DATA RECORDS →

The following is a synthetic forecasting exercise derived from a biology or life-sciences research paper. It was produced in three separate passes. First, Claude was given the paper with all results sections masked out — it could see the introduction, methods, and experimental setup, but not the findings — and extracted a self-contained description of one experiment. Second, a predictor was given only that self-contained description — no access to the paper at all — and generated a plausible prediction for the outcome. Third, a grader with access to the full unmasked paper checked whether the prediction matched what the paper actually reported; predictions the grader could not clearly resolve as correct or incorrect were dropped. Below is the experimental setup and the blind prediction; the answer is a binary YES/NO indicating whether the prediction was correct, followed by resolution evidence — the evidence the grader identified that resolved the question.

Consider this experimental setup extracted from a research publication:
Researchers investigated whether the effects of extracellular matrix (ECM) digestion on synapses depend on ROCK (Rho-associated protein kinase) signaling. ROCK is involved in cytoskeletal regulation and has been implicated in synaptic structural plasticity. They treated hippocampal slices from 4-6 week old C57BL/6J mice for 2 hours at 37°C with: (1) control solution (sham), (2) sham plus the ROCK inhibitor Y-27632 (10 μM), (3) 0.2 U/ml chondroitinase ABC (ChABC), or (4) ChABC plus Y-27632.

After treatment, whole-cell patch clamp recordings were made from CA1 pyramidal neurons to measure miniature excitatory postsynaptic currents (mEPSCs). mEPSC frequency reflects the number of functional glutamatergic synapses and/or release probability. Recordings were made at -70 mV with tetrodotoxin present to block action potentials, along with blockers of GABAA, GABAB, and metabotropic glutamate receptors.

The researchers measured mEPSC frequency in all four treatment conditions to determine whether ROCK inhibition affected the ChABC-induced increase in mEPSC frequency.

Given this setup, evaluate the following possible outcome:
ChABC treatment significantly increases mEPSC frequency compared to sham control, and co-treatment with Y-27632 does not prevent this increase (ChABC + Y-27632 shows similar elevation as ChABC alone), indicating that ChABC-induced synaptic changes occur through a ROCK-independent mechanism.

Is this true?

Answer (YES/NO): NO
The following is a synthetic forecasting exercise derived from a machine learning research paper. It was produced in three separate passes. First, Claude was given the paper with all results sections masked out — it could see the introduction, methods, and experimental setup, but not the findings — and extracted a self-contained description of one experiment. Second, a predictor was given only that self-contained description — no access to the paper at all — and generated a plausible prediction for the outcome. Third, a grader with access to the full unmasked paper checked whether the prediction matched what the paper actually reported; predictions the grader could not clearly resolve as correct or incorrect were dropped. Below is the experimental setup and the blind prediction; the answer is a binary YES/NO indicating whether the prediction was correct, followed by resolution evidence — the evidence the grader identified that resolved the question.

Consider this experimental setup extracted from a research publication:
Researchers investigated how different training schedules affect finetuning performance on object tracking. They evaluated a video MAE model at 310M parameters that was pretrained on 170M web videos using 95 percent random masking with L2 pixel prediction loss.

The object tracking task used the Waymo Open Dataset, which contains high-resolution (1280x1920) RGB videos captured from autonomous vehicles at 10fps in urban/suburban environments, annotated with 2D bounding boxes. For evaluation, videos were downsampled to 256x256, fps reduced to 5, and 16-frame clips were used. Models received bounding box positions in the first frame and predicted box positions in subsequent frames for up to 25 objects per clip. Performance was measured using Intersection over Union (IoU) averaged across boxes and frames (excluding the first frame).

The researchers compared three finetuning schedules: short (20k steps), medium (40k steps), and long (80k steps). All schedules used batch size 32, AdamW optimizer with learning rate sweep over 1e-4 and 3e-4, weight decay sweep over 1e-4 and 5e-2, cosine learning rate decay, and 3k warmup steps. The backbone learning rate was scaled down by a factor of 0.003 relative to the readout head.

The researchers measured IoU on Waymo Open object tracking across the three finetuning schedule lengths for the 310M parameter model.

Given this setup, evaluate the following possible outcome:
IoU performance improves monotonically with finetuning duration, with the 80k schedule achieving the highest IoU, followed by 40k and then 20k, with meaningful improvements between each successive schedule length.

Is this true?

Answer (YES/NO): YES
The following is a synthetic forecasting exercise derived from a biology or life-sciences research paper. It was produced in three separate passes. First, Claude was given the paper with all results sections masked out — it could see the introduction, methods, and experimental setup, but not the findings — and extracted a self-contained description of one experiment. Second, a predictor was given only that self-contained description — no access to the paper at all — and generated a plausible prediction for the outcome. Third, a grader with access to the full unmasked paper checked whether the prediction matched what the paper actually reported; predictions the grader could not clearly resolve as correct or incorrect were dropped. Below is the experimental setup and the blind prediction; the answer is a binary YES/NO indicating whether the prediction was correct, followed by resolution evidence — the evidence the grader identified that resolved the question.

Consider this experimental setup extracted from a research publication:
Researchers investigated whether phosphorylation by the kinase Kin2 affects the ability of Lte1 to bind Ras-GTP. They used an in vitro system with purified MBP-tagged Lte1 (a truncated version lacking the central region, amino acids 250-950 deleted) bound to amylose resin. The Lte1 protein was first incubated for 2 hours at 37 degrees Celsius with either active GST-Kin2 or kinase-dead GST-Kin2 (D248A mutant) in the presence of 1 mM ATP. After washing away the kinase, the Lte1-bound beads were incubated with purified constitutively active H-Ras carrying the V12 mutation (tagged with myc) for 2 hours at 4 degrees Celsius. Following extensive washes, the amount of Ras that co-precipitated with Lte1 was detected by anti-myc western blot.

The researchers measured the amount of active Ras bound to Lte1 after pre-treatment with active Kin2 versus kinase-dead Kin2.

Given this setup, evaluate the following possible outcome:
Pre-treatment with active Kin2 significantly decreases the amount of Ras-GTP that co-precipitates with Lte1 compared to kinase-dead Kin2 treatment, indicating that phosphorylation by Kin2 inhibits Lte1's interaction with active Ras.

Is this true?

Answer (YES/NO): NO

WORK TO BE COMPLETED → The expected output is one number: how many lines of the data above hold the string "phosphorylation".

THE ANSWER → 2